MINI FORESTE in città: possibile a MILANO?

Vediamo cosa sta succedendo in altre città e se questa sarà la nuova frontiera di Milano. 

credits: corriere.it

Uno degli obiettivi di qualunque città voglia perseguire un percorso sempre più orientato a soluzioni green è la riforestazione urbana. Non solo aree verdi ma vere e proprie oasi che riproducano una foresta con tutte le sue peculiarità. Vediamo cosa sta succedendo in altre città e se questa sarà la nuova frontiera di Milano. 

MINI FORESTE in città: possibile a MILANO?

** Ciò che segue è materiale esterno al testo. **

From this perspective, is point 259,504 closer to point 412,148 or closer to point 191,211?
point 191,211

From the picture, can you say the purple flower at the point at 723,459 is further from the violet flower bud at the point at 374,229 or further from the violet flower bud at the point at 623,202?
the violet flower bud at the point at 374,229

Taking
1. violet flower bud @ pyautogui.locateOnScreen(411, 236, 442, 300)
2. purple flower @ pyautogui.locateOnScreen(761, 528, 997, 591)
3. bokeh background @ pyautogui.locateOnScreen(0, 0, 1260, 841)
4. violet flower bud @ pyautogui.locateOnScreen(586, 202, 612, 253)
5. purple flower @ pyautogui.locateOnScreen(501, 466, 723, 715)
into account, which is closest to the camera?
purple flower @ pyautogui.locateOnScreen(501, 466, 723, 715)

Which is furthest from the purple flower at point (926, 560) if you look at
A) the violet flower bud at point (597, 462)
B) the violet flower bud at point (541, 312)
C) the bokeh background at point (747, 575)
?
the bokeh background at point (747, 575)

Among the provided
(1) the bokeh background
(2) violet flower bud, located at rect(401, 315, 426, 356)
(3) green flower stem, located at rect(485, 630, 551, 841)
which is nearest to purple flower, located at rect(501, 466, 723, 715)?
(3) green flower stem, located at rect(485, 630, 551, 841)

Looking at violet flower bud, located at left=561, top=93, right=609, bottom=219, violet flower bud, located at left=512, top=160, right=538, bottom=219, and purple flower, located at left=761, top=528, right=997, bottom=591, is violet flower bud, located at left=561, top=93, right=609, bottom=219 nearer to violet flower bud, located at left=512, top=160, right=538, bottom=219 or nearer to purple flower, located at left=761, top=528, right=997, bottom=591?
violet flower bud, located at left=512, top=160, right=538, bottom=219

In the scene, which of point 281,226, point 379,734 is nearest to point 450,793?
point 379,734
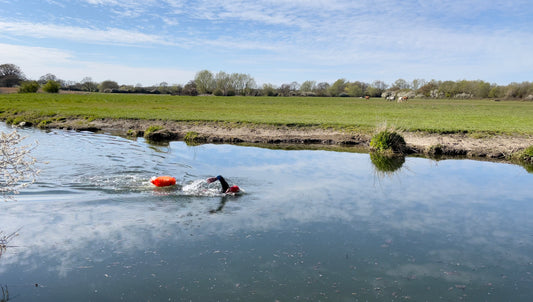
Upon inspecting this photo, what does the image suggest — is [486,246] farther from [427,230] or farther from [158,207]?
[158,207]

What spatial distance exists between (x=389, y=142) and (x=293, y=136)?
19.8 ft

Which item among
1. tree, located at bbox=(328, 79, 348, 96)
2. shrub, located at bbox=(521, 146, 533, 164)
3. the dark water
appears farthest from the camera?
tree, located at bbox=(328, 79, 348, 96)

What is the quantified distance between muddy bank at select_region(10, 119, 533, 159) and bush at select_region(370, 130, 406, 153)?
781mm

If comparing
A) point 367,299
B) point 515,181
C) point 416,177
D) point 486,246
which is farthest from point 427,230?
point 515,181

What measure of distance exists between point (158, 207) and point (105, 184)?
312 centimetres

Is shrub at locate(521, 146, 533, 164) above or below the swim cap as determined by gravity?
above

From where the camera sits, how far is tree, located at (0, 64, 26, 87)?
88500 millimetres

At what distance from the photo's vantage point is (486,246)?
29.1ft

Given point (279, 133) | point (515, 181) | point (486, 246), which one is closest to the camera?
point (486, 246)

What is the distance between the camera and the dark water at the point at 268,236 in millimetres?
6809

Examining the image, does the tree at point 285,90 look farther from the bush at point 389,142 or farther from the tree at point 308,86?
the bush at point 389,142

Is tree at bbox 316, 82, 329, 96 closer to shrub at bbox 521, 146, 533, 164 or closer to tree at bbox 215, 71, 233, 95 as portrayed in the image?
tree at bbox 215, 71, 233, 95

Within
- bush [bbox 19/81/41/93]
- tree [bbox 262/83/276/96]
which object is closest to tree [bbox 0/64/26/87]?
bush [bbox 19/81/41/93]

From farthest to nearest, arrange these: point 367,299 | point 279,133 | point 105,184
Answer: point 279,133, point 105,184, point 367,299
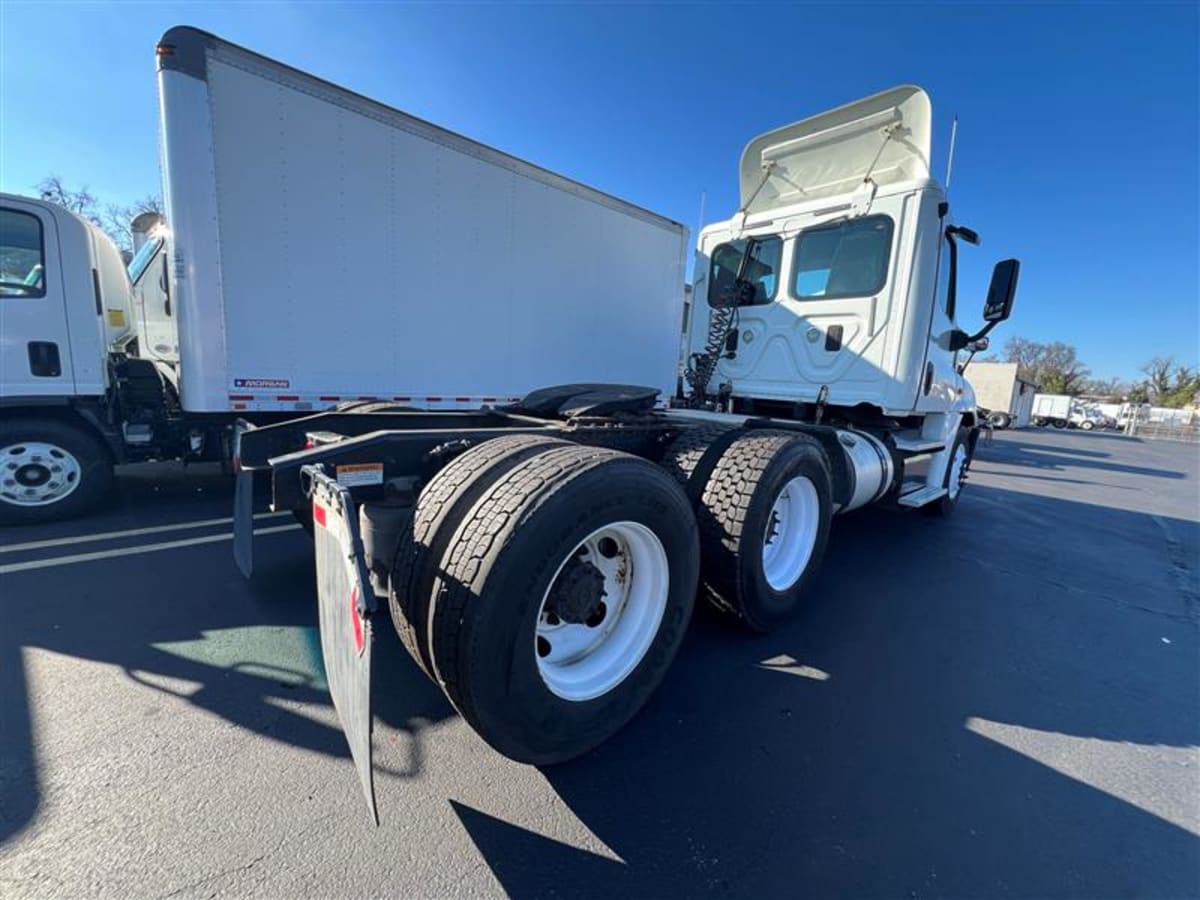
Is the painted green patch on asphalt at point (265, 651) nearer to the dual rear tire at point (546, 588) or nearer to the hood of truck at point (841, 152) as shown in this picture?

# La riforestazione urbana: la nuova frontiera delle città

Grazie a un programma voluto dal Ministro Sergio Costa, Alto Ufficiale del Corpo Forestale e una laurea in Scienze Agrarie nel curriculum, la riforestazione urbana deve seguire dei criteri che tenga conto di alcuni fattori imprescindibili quali il miglioramento della salute e del benessere dei cittadini, tutelare la biodiversità e aumentare le superfici dedicate al verde. Pur tenendo conto della volontà di molte persone che desiderano andare a vivere fuori dei grandi centri urbani la tendenza è comunque che la percentuale degli italiani che vivono nelle città aumenterà dal 50% attuale al 70% tra 10/15 anni. E’ quindi fondamentale compensare questa tendenza con un incremento importante del numero di piante che sono attualmente presenti nelle aree metropolitane.
 

Una mini foresta per Milano? Ecco come dovrebbe essere

Credits yousocialtrip – Foresta Bambù

La prima regola sarà quella di tutelare la biodiversità e creare zone di foresta urbana dove la presenza floreale autoctona giocherà un ruolo fondamentale. Per esempio a Milano non palme ma gelsi, olmi e tutta la vegetazione caratteristica del territorio. Alcune aree lasciate a se stesse evidenziano come la natura sia in grado di rimpossessarsi del territorio proliferando e rigenerandosi. Con una forestazione urbana si apre anche un nuovo ciclo vitale per specie animali che altrimenti sarebbero destinate alla scomparsa nelle città. Avere uno specchio d’acqua che ospiti alcune varietà ittiche significa ricreare un habitat ideale per aironi, martin pescatore, rettili e altre specie animali. Una foresta se pur piccola, significa piante quindi ossigeno, quindi assorbimento di anidride carbonica, controllo dell’escursione climatica e certamente un impatto paesaggistico notevolmente migliorato.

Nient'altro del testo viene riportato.